Although it is possible for some people to be wrongly accused of rape and even sent to jail or face other consequences for an offense they didn’t commit, the act of rape should be condemned. Some mothers share blame in the increasing rate of rape across the country. It is disheartening that some mothers dress their little girls in a very irresponsible way without realizing that some men are demented and can hardly stand the sight of female flesh. Also, some mothers leave their daughters in the care of uncles, lesson teachers, pastors, imams, neighbours, and other adult males. When it happens, the child is too scared to speak, too ashamed to speak or she is threatened by the rapist never to tell anyone.

Given the kinds of hardship millions of Nigerians are exposed to, given that our country and its leadership offer no hope for the ordinary citizen, millions of people have found succour in religious organizations. In Nigeria, churches and mosques take the centre stage. Unfortunately, the primary roles of these religious organizations have been hugely eroded by fame-seeking superstars masquerading as pastors and imams. Religious organizations that should be seen as the epicentre of morality have regrettably become platforms where immorality of unimaginable dimensions takes place.

Some people have opined that some pastors and Imams who indulge in rape do so for ritual purposes in order to keep a pact with the diabolic source of their power and wealth. Of course, every social depravity attracts its own conspiracy theory. Therefore we must give a chance to any kind of explanations especially when our critical reasoning fails to yield immediate answers.

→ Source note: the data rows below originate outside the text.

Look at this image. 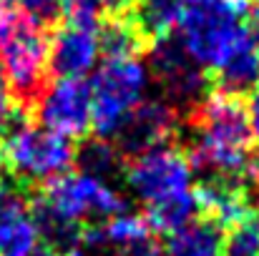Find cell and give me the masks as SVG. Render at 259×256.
<instances>
[{
    "label": "cell",
    "instance_id": "cell-1",
    "mask_svg": "<svg viewBox=\"0 0 259 256\" xmlns=\"http://www.w3.org/2000/svg\"><path fill=\"white\" fill-rule=\"evenodd\" d=\"M194 141H191V166L209 178L237 181L242 186L244 169L249 164V123L239 95L214 90L191 111Z\"/></svg>",
    "mask_w": 259,
    "mask_h": 256
},
{
    "label": "cell",
    "instance_id": "cell-2",
    "mask_svg": "<svg viewBox=\"0 0 259 256\" xmlns=\"http://www.w3.org/2000/svg\"><path fill=\"white\" fill-rule=\"evenodd\" d=\"M48 50L51 33L46 23L8 10L0 20V73L10 90V98L20 111H30L38 93L48 81Z\"/></svg>",
    "mask_w": 259,
    "mask_h": 256
},
{
    "label": "cell",
    "instance_id": "cell-3",
    "mask_svg": "<svg viewBox=\"0 0 259 256\" xmlns=\"http://www.w3.org/2000/svg\"><path fill=\"white\" fill-rule=\"evenodd\" d=\"M249 0H222L206 8H189L176 30L181 48L204 71H217L249 38Z\"/></svg>",
    "mask_w": 259,
    "mask_h": 256
},
{
    "label": "cell",
    "instance_id": "cell-4",
    "mask_svg": "<svg viewBox=\"0 0 259 256\" xmlns=\"http://www.w3.org/2000/svg\"><path fill=\"white\" fill-rule=\"evenodd\" d=\"M76 164L71 138L48 131L40 123H18L0 141V169L23 186H46L68 173Z\"/></svg>",
    "mask_w": 259,
    "mask_h": 256
},
{
    "label": "cell",
    "instance_id": "cell-5",
    "mask_svg": "<svg viewBox=\"0 0 259 256\" xmlns=\"http://www.w3.org/2000/svg\"><path fill=\"white\" fill-rule=\"evenodd\" d=\"M30 211L83 229L91 219L103 221L128 211V201L108 181L91 176L86 171H76L46 183Z\"/></svg>",
    "mask_w": 259,
    "mask_h": 256
},
{
    "label": "cell",
    "instance_id": "cell-6",
    "mask_svg": "<svg viewBox=\"0 0 259 256\" xmlns=\"http://www.w3.org/2000/svg\"><path fill=\"white\" fill-rule=\"evenodd\" d=\"M149 83L151 73L139 58L103 61L91 83L96 136L111 141L128 113L144 103Z\"/></svg>",
    "mask_w": 259,
    "mask_h": 256
},
{
    "label": "cell",
    "instance_id": "cell-7",
    "mask_svg": "<svg viewBox=\"0 0 259 256\" xmlns=\"http://www.w3.org/2000/svg\"><path fill=\"white\" fill-rule=\"evenodd\" d=\"M123 173L128 191L146 206V211L194 193L191 159L174 143L128 159L123 164Z\"/></svg>",
    "mask_w": 259,
    "mask_h": 256
},
{
    "label": "cell",
    "instance_id": "cell-8",
    "mask_svg": "<svg viewBox=\"0 0 259 256\" xmlns=\"http://www.w3.org/2000/svg\"><path fill=\"white\" fill-rule=\"evenodd\" d=\"M149 73H154L166 100L176 111H194L209 95V73L191 61V56L181 48L176 35L161 38L149 45Z\"/></svg>",
    "mask_w": 259,
    "mask_h": 256
},
{
    "label": "cell",
    "instance_id": "cell-9",
    "mask_svg": "<svg viewBox=\"0 0 259 256\" xmlns=\"http://www.w3.org/2000/svg\"><path fill=\"white\" fill-rule=\"evenodd\" d=\"M30 111L48 131L66 138H83L93 126L91 83L83 78H56L38 93Z\"/></svg>",
    "mask_w": 259,
    "mask_h": 256
},
{
    "label": "cell",
    "instance_id": "cell-10",
    "mask_svg": "<svg viewBox=\"0 0 259 256\" xmlns=\"http://www.w3.org/2000/svg\"><path fill=\"white\" fill-rule=\"evenodd\" d=\"M101 56L98 20L68 18L51 33L48 68L56 78H83L91 73Z\"/></svg>",
    "mask_w": 259,
    "mask_h": 256
},
{
    "label": "cell",
    "instance_id": "cell-11",
    "mask_svg": "<svg viewBox=\"0 0 259 256\" xmlns=\"http://www.w3.org/2000/svg\"><path fill=\"white\" fill-rule=\"evenodd\" d=\"M179 131V111L169 100H144L139 103L128 118L116 131L113 141L123 159H134L144 151L171 143Z\"/></svg>",
    "mask_w": 259,
    "mask_h": 256
},
{
    "label": "cell",
    "instance_id": "cell-12",
    "mask_svg": "<svg viewBox=\"0 0 259 256\" xmlns=\"http://www.w3.org/2000/svg\"><path fill=\"white\" fill-rule=\"evenodd\" d=\"M35 246L38 229L23 193L0 186V256H33Z\"/></svg>",
    "mask_w": 259,
    "mask_h": 256
},
{
    "label": "cell",
    "instance_id": "cell-13",
    "mask_svg": "<svg viewBox=\"0 0 259 256\" xmlns=\"http://www.w3.org/2000/svg\"><path fill=\"white\" fill-rule=\"evenodd\" d=\"M151 226L146 221V216L141 214H116L111 219L96 221V224H86L81 229V244L88 246H116V249H126L134 246L139 241L151 239Z\"/></svg>",
    "mask_w": 259,
    "mask_h": 256
},
{
    "label": "cell",
    "instance_id": "cell-14",
    "mask_svg": "<svg viewBox=\"0 0 259 256\" xmlns=\"http://www.w3.org/2000/svg\"><path fill=\"white\" fill-rule=\"evenodd\" d=\"M123 10L151 45L161 38L176 35L186 5L181 0H131V5Z\"/></svg>",
    "mask_w": 259,
    "mask_h": 256
},
{
    "label": "cell",
    "instance_id": "cell-15",
    "mask_svg": "<svg viewBox=\"0 0 259 256\" xmlns=\"http://www.w3.org/2000/svg\"><path fill=\"white\" fill-rule=\"evenodd\" d=\"M224 254V229L211 219L201 216L189 221L166 236L164 256H222Z\"/></svg>",
    "mask_w": 259,
    "mask_h": 256
},
{
    "label": "cell",
    "instance_id": "cell-16",
    "mask_svg": "<svg viewBox=\"0 0 259 256\" xmlns=\"http://www.w3.org/2000/svg\"><path fill=\"white\" fill-rule=\"evenodd\" d=\"M98 40H101V56L106 61L139 58L144 50H149V40L139 33L126 10L108 13L98 20Z\"/></svg>",
    "mask_w": 259,
    "mask_h": 256
},
{
    "label": "cell",
    "instance_id": "cell-17",
    "mask_svg": "<svg viewBox=\"0 0 259 256\" xmlns=\"http://www.w3.org/2000/svg\"><path fill=\"white\" fill-rule=\"evenodd\" d=\"M214 76V83L217 90H224V93H232V95H239V93H247L252 85L259 81V50L252 40V30H249V38L211 73Z\"/></svg>",
    "mask_w": 259,
    "mask_h": 256
},
{
    "label": "cell",
    "instance_id": "cell-18",
    "mask_svg": "<svg viewBox=\"0 0 259 256\" xmlns=\"http://www.w3.org/2000/svg\"><path fill=\"white\" fill-rule=\"evenodd\" d=\"M76 164L81 171H86L91 176H98L103 181L113 178L118 171H123V153L116 148L113 141L108 138H91L81 148H76Z\"/></svg>",
    "mask_w": 259,
    "mask_h": 256
},
{
    "label": "cell",
    "instance_id": "cell-19",
    "mask_svg": "<svg viewBox=\"0 0 259 256\" xmlns=\"http://www.w3.org/2000/svg\"><path fill=\"white\" fill-rule=\"evenodd\" d=\"M222 256H259V216L249 214L224 231Z\"/></svg>",
    "mask_w": 259,
    "mask_h": 256
},
{
    "label": "cell",
    "instance_id": "cell-20",
    "mask_svg": "<svg viewBox=\"0 0 259 256\" xmlns=\"http://www.w3.org/2000/svg\"><path fill=\"white\" fill-rule=\"evenodd\" d=\"M128 5H131V0H63V15L101 20L103 15L118 13Z\"/></svg>",
    "mask_w": 259,
    "mask_h": 256
},
{
    "label": "cell",
    "instance_id": "cell-21",
    "mask_svg": "<svg viewBox=\"0 0 259 256\" xmlns=\"http://www.w3.org/2000/svg\"><path fill=\"white\" fill-rule=\"evenodd\" d=\"M13 10H20L40 23H51L63 13V0H3Z\"/></svg>",
    "mask_w": 259,
    "mask_h": 256
},
{
    "label": "cell",
    "instance_id": "cell-22",
    "mask_svg": "<svg viewBox=\"0 0 259 256\" xmlns=\"http://www.w3.org/2000/svg\"><path fill=\"white\" fill-rule=\"evenodd\" d=\"M15 111H20V108H18L15 100L10 98V90H8L5 78H3V73H0V138L10 131V126H13V121H15Z\"/></svg>",
    "mask_w": 259,
    "mask_h": 256
},
{
    "label": "cell",
    "instance_id": "cell-23",
    "mask_svg": "<svg viewBox=\"0 0 259 256\" xmlns=\"http://www.w3.org/2000/svg\"><path fill=\"white\" fill-rule=\"evenodd\" d=\"M244 111H247V123H249V133L252 138L259 143V81L249 88V95H247V103H244Z\"/></svg>",
    "mask_w": 259,
    "mask_h": 256
},
{
    "label": "cell",
    "instance_id": "cell-24",
    "mask_svg": "<svg viewBox=\"0 0 259 256\" xmlns=\"http://www.w3.org/2000/svg\"><path fill=\"white\" fill-rule=\"evenodd\" d=\"M118 256H164V249L154 239H146V241H139L134 246L118 249Z\"/></svg>",
    "mask_w": 259,
    "mask_h": 256
},
{
    "label": "cell",
    "instance_id": "cell-25",
    "mask_svg": "<svg viewBox=\"0 0 259 256\" xmlns=\"http://www.w3.org/2000/svg\"><path fill=\"white\" fill-rule=\"evenodd\" d=\"M181 3L189 5V8H206V5H217L222 0H181Z\"/></svg>",
    "mask_w": 259,
    "mask_h": 256
},
{
    "label": "cell",
    "instance_id": "cell-26",
    "mask_svg": "<svg viewBox=\"0 0 259 256\" xmlns=\"http://www.w3.org/2000/svg\"><path fill=\"white\" fill-rule=\"evenodd\" d=\"M249 30H252V40H254V45L259 50V20H254V28H249Z\"/></svg>",
    "mask_w": 259,
    "mask_h": 256
},
{
    "label": "cell",
    "instance_id": "cell-27",
    "mask_svg": "<svg viewBox=\"0 0 259 256\" xmlns=\"http://www.w3.org/2000/svg\"><path fill=\"white\" fill-rule=\"evenodd\" d=\"M254 20H259V0L254 3Z\"/></svg>",
    "mask_w": 259,
    "mask_h": 256
},
{
    "label": "cell",
    "instance_id": "cell-28",
    "mask_svg": "<svg viewBox=\"0 0 259 256\" xmlns=\"http://www.w3.org/2000/svg\"><path fill=\"white\" fill-rule=\"evenodd\" d=\"M3 15H5V8H3V0H0V20H3Z\"/></svg>",
    "mask_w": 259,
    "mask_h": 256
}]
</instances>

We must collectively stand up against rape no matter who is involved. Rape cannot cease to be a crime because our pastor, relation, friend or boss is involved in it. Therefore to hide under any kind of bias to rationalize rape is not only wicked but also inhuman. Indeed, how many men of public standing today can still retain their positions if all rape victims come forward to recount their experiences? Once the truth is established, let the law take its full course.